The World Health Organization is the public health arm of the United Nations. Since 1948, WHO has been responsible for updating the International Classification of Diseases (ICD), a worldwide system for collecting, processing, classifying and processing statistics about diseases. The most recent version of the ICD is ICD-10, or tenth edition, which WHO published in 1999.
The U.S. Center for National Health Statistics adapts the ICD to create the ICD-CM, which is used by U.S.-based healthcare providers to code every type of medical diagnoses. The Center for National Health Statistics is part of the Centers for Disease Control & Prevention, under the auspices of the U.S. Department of Health & Human Services.
In October, 2008, the Department of Health & Human Services proposed that the federal government adopt ICD-10 by October 1, 2013. Most other industrialized countries had adopted ICD-10 years earlier. Still, doctors and hospitals in the U.S. lobbied for further delay and succeeded in pushing back the effective date to October 1, 2015. The change to ICD-10 affects all healthcare providers who treat Medicare and Medicaid patients, and those covered by the Health Insurance Portability and Accountability Act of 1996 (HIPAA).
The key difference between ICD-9 and ICD-10 is the level of specificity healthcare providers must use to describe signs, symptoms and diseases. ICD-9 used approximately 13,000 codes. ICD-10 uses approximately 68,000 codes. ICD-10 also reflects advances in medicine and medical technology and is flexible enough to add new codes when necessary.
ICD-CM codes are an important part of the reimbursement process for Medicare and Medicaid. By law, these two federal health insurance programs only pay for medical procedures and equipment that are medically necessary. ICD-10-CM codes provide the details for showing medical necessity.
There are other codes used in the Medicare and Medicaid reimbursement process. The Center for Medicare and Medicaid (CMS) developed the Healthcare Common Procedure Coding System (HCPCS) to account for procedures performed, equipment used, and the type and amount of drugs injected or delivered to patient.
There are several levels of HCPCS codes. Level 1 is identical to the Current Procedural Terminology (CPT) codes. CPT codes are divided into six categories: evaluation & management, anesthesiology, surgery, radiology, pathology/lab, and medicine. Level 2 HCPCS codes go beyond the CPT and are used for non-physician services, like ambulances, wheelchairs and walkers.
Let’s look at an example. With doctor’s visits, HCPCS codes differentiate between a quick follow-up appointment that may last five minutes and an extensive examination that may last close to 45 minutes. And there are HCPCS codes for three types of office visits in between the quick follow-up and the in-depth exam. There is a similar scale of increasing time and complexity with codes for medical procedures, diagnostic tests, nursing home care and home health care.
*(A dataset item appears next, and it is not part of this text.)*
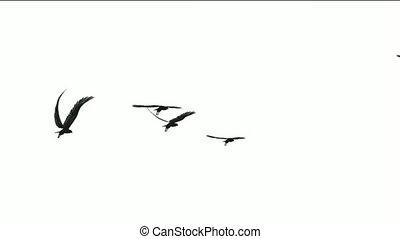 mouche, migrateur, troupeau, oiseaux, sur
Not surprisingly, Medicare pays higher rates for longer, more complex medical services. So while Medicare providers are required to use the appropriate HCPCS codes, there’s a significant financial incentive to characterize visits and procedures as more complicated than they are, a fraudulent practice known as “upcoding.” In a study released in 2012, the non-profit Center for Public Integrity estimated that Medicare paid $11 billion more than it should have between 2001 and 2010 as a result of upcoding and other coding abuses. CPI reviewed a representative five percent sample of Medicare claims submitted by more than 400,000 healthcare providers.
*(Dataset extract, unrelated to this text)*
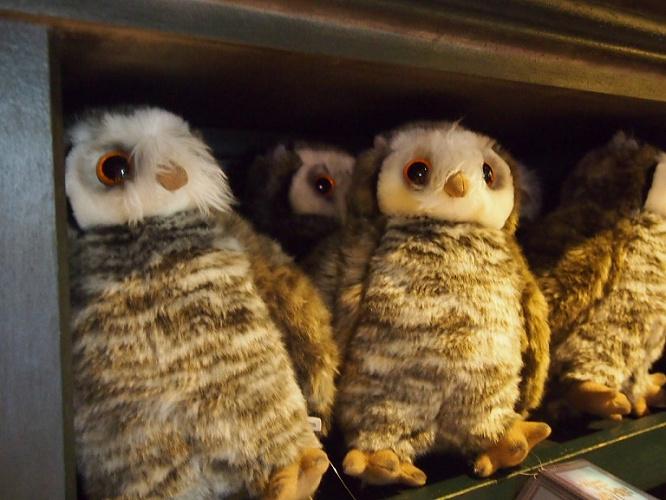 【ハリーポッター】フクロウを種類別に解説!ヘドウィグはハリーのふくろう♪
In theory, the significantly expanded ICD-10-CM codes could undercut efforts at upcoding, because healthcare providers now must be much more specific with their diagnoses. The more detail provided on signs, symptoms and diseases, the more difficult it should be to justify longer office visits where only a shorter one was medically necessary.
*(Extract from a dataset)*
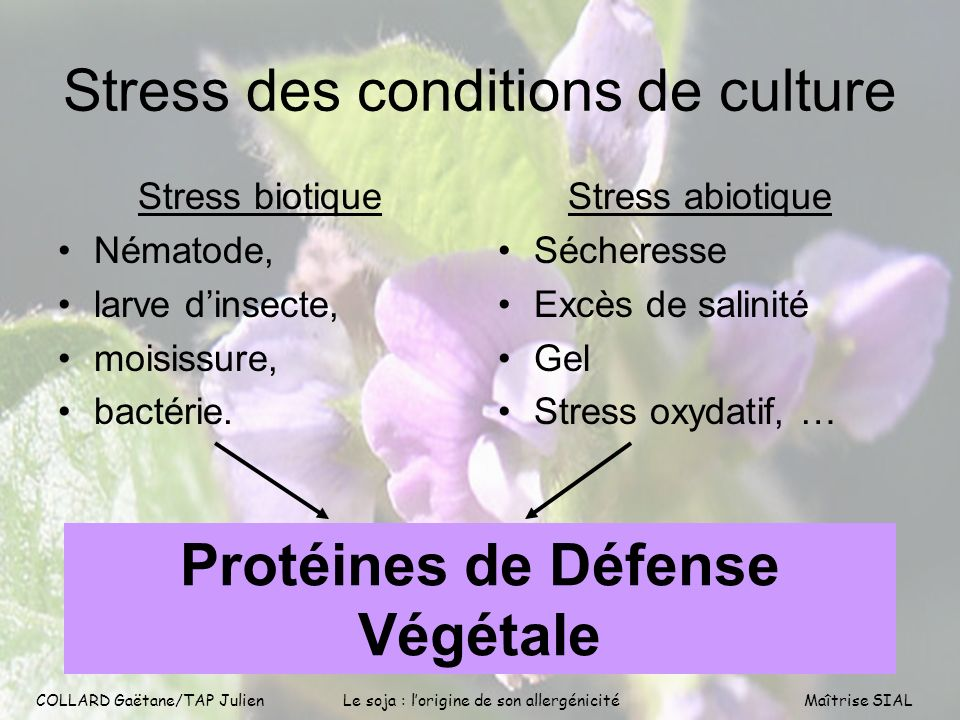 Stress des conditions de culture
But Medicare and Medicaid reimbursements don’t work in that sort of straightforward way. Healthcare providers file millions and millions of claims with Medicare and Medicaid each year. Only a very small percentage of those claims are reviewed for accuracy before payment is made. Program administrators rely, to some extent, on software designed to root out patterns of fraud. Those software programs now need to be re-tooled to account for the 55,000 new diagnosis codes in ICD-10-CM. Then it takes time for the software programs to identify patterns with the new ICD-10-CM codes that may flag a fraud.
If you work in the healthcare industry, the issue of upcoding after the switch from ICD-9-CM to ICD-10-CM will be important to watch. If you have any questions about these or other issues related to healthcare fraud, do not hesitate to contact us.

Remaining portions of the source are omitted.